A few yards away, Siobhán's family - the McLaughlins - sat together in the belly of the clammy courtroom: the deceased woman's parents Owen and Deirdre, their daughters Ann Marie, Brighid, Niamh, Deirdre and Aisling - all dressed in black - and their son Owen.

They looked on inscrutably as Owen told prosecuting counsel Denis Vaughan Buckley how he forced his way into Siobhán's bedroom that morning after seeing some ruffled bedclothes through the keyhole. "I shouted Siobhán's name three or four times very loud and with no response I put my shoulder to the door and I ran at it with my shoulder and I used my feet and I broke the door down."

He had been called to the house by Siobhán's younger sister Niamh, who had arrived at 9.30am to find Siobhán and Brian's three-year-old son Dan walking around the house on his own.

Some time later, Brian Kearney arrived at the house, and it was Owen who told him his wife was dead. "He put his hands to his head, he turned his back to me and he said words to the effect: 'Oh my God'," said Owen McLaughlin.

Siobhán's mother Deirdre recalled telling "Brian Kearney" that she was sorry that such an awful thing had happened. "He said to me: 'We were going to be together forever'." But there were problems in the marriage, Deirdre believed, and it was her understanding that Siobhán was in the process of leaving the accused.

During more than five hours of evidence in a case that will, according to Mr Vaughan Buckley, rely substantially on circumstantial evidence, the court also heard from another of Siobhán's sisters, Brighid McLaughlin.

Something Brian said to her on the 28th stuck in her mind: "Poor you, Brighid, and all that happened to you and Michael - something like that." Brighid's husband, Michael, had died three years earlier, in July 2003.
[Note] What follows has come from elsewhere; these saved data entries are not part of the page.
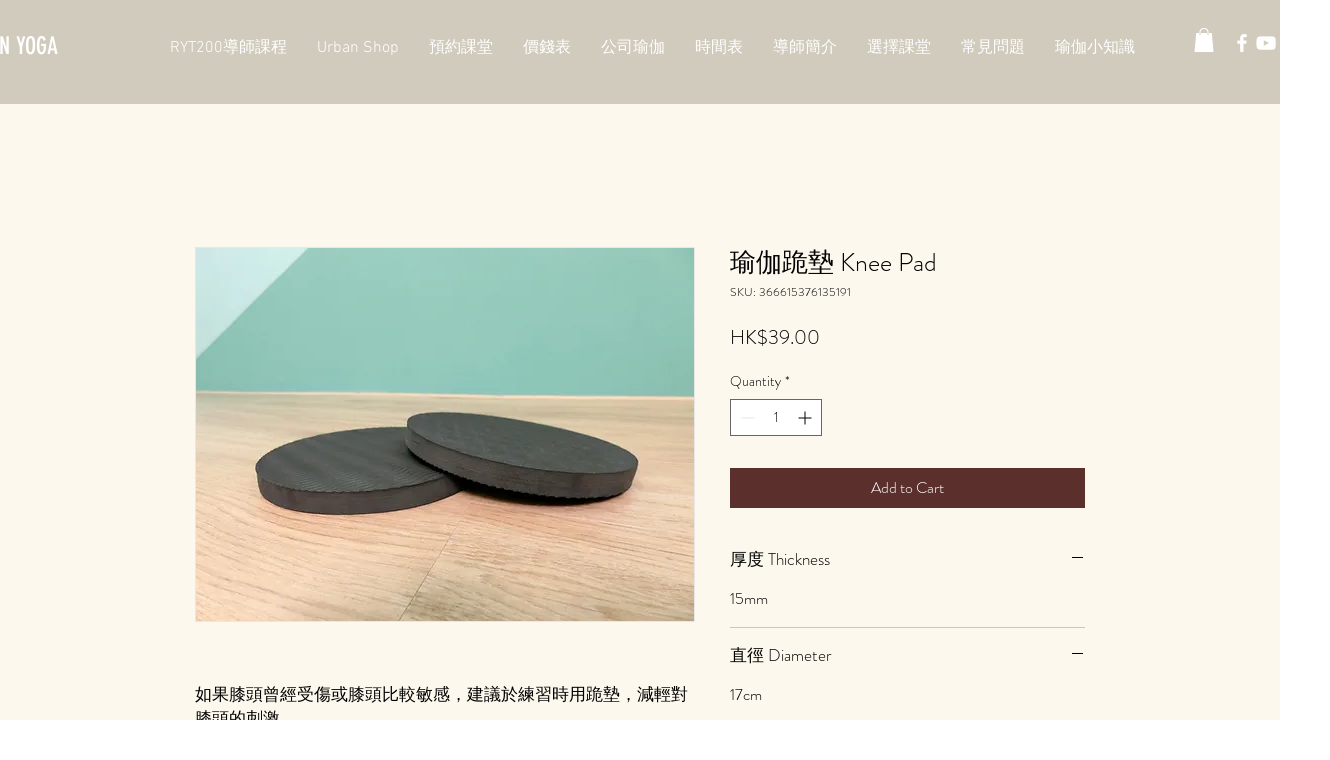

--- FILE ---
content_type: text/html; charset=utf-8
request_url: https://www.google.com/recaptcha/api2/aframe
body_size: 268
content:
<!DOCTYPE HTML><html><head><meta http-equiv="content-type" content="text/html; charset=UTF-8"></head><body><script nonce="ng09GWe_TZ9YOZEKTClqUA">/** Anti-fraud and anti-abuse applications only. See google.com/recaptcha */ try{var clients={'sodar':'https://pagead2.googlesyndication.com/pagead/sodar?'};window.addEventListener("message",function(a){try{if(a.source===window.parent){var b=JSON.parse(a.data);var c=clients[b['id']];if(c){var d=document.createElement('img');d.src=c+b['params']+'&rc='+(localStorage.getItem("rc::a")?sessionStorage.getItem("rc::b"):"");window.document.body.appendChild(d);sessionStorage.setItem("rc::e",parseInt(sessionStorage.getItem("rc::e")||0)+1);localStorage.setItem("rc::h",'1769319262941');}}}catch(b){}});window.parent.postMessage("_grecaptcha_ready", "*");}catch(b){}</script></body></html>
As Brighid said this, something fell from a table in the courtroom, causing a dull thump and momentarily startling the engrossed public gallery. Heads turned back to Brighid. "I thought it was an odd thing to say," she resumed. "Extremely odd."

Leaning close to the microphone, she also recalled a phone call from Brian Kearney some time in 2005. He was worried about Siobhán - her nerves were at her, and he thought she needed to be admitted to St John of God's. "I rang her immediately and she said she never had any intention of going to St John of God's. She was absolutely fine."

Brighid said she was aware that her sister had been admitted in 1999 but the reason was "stress from living with Brian". Deirdre Kearney had earlier cited overwork.

In his opening speech, Mr Vaughan Buckley told the jury that the prosecution's case was that Siobhán Kearney had died from strangulation that had been made to look like suicide.

A paramedic was in the witness box when Mr Justice White brought the day to an end just before 4pm. With so much to absorb, and knowing that there may be four weeks more to come, the court rose with some relief.